British actress and singer

Elizabeth Bannister or Miss Harper (1757–1849) was a British actress and singer.

==Life==
Bannister was born in 1757. She came from a notable family - her uncles were Francis Rundell, a successful actor and Philip Rundell who was a financially successful goldsmith. Her aunt was Maria Eliza Rundell the early cookery writer. However her own mother had been disowned by that family. Her mother is only known by her married name as Mrs Harpur and that she was an entertainer.

In 1777 she appeared singing at Marylebone Gardens, where coincidentally Charles Bannister was also on the programme. She would in time marry his son. The following year she was at the Haymarket Theatre and she went from there to George Colman the Elder's Little Theatre. She was known for singing and playing the guitar but in 1778 she was also appearing in The Beggar's Opera as Polly and The Flitch of Bacon as Eliza. In 1779 she was Rosina in Colman's version of BEAUMARCHAIS' Barber of Seville, first introduced on the English Stage as The Spanish Barber : or, The Fruitless Precaution.
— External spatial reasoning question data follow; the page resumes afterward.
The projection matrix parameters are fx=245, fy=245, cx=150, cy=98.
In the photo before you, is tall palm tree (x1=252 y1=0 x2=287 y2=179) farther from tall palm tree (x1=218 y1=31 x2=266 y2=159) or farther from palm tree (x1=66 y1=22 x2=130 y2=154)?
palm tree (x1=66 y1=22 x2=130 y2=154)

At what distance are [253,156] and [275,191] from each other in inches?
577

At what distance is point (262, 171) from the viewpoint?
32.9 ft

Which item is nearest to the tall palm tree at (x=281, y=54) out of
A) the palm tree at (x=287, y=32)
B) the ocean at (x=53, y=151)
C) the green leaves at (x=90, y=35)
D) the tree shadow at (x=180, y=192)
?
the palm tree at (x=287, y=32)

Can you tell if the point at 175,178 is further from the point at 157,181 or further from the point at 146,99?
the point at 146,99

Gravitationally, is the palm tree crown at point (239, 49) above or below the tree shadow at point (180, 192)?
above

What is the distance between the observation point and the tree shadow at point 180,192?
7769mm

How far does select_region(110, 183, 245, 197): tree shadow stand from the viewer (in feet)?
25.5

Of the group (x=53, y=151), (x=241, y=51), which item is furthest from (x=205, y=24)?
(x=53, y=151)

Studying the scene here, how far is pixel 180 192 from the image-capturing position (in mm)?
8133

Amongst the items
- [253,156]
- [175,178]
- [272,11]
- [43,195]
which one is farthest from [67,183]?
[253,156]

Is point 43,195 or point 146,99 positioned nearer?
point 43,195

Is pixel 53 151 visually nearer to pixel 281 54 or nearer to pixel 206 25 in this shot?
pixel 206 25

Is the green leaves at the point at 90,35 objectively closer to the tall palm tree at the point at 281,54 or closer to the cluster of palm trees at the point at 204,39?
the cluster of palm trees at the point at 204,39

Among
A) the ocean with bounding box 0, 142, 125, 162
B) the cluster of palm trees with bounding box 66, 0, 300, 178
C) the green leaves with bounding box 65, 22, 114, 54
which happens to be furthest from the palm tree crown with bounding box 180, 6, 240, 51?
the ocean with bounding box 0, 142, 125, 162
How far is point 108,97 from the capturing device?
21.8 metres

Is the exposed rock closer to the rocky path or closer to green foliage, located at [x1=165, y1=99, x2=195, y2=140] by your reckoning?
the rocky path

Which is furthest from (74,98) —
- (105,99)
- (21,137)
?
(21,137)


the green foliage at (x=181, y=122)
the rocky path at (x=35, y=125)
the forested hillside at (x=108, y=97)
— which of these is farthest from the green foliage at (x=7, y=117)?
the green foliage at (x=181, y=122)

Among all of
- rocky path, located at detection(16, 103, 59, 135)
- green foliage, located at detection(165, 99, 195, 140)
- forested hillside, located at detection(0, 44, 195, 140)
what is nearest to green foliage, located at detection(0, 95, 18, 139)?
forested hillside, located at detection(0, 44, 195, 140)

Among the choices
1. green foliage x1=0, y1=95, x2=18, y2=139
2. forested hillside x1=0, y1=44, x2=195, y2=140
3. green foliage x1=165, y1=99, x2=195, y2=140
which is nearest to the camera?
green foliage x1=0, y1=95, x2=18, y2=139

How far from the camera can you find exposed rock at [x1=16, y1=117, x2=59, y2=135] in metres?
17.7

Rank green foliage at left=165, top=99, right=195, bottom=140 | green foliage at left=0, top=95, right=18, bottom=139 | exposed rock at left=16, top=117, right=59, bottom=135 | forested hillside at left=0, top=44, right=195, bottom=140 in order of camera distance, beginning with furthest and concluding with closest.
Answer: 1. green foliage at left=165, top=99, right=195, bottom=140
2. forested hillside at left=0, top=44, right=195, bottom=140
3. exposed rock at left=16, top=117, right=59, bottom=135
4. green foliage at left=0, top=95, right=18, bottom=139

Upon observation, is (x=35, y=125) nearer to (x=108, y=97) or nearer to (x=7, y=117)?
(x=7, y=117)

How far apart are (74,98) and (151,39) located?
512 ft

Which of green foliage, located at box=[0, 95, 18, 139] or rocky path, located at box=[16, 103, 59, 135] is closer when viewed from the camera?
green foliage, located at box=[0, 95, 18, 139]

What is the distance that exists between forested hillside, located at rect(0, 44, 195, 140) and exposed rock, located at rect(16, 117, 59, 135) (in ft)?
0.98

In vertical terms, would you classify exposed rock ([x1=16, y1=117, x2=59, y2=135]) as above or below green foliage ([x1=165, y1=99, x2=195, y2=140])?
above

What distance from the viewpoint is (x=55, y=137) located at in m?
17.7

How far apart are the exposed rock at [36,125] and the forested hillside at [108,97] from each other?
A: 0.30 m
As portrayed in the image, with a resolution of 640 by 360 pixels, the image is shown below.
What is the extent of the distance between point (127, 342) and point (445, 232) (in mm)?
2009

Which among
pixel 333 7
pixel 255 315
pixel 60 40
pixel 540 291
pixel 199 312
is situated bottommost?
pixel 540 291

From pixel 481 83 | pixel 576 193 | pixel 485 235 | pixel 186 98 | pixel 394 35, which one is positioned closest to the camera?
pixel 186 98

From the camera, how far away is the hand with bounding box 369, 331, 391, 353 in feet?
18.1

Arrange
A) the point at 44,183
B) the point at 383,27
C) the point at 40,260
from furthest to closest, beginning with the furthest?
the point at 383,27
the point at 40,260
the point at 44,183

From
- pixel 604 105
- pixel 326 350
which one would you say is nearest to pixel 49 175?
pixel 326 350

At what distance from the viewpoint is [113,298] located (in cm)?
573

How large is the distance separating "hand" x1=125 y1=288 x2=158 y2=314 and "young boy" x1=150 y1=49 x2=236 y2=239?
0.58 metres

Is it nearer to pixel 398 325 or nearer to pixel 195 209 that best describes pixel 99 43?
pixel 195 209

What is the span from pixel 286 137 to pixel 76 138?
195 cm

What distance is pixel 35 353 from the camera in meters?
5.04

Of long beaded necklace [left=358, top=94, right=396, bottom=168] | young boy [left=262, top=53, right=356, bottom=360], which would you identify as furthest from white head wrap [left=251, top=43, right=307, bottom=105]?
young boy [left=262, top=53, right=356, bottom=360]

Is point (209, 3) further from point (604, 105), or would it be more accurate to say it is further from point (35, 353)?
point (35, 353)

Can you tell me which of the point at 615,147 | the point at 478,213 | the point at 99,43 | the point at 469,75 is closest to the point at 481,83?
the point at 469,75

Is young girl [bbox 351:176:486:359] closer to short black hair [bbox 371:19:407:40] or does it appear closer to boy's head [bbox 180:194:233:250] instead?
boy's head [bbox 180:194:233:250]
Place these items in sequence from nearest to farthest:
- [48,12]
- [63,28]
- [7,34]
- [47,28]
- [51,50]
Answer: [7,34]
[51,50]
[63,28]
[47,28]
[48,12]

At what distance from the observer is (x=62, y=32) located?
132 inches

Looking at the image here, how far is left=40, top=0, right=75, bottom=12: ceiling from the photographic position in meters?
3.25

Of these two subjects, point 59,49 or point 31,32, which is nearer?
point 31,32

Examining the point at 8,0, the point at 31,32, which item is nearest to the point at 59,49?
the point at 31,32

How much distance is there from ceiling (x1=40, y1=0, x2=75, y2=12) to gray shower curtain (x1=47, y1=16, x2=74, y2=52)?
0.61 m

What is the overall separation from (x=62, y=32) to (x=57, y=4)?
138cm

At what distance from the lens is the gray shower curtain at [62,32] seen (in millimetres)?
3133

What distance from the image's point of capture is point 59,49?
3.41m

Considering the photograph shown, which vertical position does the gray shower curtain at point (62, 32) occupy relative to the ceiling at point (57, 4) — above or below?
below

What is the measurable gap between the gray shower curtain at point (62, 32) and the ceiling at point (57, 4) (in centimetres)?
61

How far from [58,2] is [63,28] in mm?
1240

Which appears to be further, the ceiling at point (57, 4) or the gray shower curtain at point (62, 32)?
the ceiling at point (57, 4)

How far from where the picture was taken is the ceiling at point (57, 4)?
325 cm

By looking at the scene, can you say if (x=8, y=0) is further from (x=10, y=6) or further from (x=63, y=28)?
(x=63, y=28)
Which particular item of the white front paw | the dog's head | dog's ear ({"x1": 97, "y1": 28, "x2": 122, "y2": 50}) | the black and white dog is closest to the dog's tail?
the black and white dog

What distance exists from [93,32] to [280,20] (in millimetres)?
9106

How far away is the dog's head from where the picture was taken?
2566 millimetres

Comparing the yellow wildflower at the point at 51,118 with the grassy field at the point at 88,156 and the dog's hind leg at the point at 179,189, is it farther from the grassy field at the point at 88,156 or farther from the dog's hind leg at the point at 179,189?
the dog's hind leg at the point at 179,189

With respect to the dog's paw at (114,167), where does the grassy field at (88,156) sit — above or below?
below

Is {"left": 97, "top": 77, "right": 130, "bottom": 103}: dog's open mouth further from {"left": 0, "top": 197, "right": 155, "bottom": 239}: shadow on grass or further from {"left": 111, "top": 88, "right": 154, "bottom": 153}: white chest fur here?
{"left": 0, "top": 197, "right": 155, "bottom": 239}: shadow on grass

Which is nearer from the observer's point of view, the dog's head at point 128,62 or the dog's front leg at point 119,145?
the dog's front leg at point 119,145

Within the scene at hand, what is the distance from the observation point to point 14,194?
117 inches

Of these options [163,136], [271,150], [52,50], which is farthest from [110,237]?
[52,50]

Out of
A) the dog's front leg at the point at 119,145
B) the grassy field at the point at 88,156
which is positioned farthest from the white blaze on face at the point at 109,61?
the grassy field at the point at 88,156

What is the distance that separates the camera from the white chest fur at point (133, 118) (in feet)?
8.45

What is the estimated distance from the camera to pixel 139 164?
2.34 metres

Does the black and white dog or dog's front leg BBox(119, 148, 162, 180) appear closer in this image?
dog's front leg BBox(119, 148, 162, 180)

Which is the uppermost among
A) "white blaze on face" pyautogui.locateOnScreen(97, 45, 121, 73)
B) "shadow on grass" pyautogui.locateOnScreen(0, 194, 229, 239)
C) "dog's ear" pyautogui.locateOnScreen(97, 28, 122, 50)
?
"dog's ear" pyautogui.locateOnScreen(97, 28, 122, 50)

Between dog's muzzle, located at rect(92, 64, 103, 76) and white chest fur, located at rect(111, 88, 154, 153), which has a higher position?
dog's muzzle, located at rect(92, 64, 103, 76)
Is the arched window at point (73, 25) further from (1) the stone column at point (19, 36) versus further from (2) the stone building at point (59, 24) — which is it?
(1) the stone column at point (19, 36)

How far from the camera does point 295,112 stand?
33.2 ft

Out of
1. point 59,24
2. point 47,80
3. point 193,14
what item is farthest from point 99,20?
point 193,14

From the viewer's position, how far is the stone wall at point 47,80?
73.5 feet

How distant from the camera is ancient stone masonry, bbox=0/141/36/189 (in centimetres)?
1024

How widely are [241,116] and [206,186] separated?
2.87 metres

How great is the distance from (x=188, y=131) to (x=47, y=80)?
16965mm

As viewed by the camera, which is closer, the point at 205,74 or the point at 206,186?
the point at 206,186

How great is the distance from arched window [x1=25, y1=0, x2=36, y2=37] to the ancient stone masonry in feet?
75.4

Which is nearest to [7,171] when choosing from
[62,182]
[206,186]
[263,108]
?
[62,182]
Bannister commanded high salaries of £12 a week and contracts worth "one thousand pounds" whilst also enjoying a genteel reputation. She was the principal soloist at the Haymarket where she was supported by Margaret Martyr, Giovanna Sestini and Mrs Kennedy, although it was said that they never found a male singer of the same quality of voice and appearance to sing with her.

Bannister married Charles Bannister's son John Bannister on 26 January 1783 who was a skilled and successful actor. Her new husband was concerned about the rise of John Philip Kemble as a competitor and his Elizabeth taught John to sing to help him compete. They had four daughters and his wife retired in 1792 to concentrate on their family.

In 1799 John Russell completed a pastel of her playing her guitar which is in the National Portrait Gallery. In 1827 she saw Paris whilst touring with her husband. She died a widow on 15 January 1849 at her home in St Giles in Middlesex and was buried with her husband.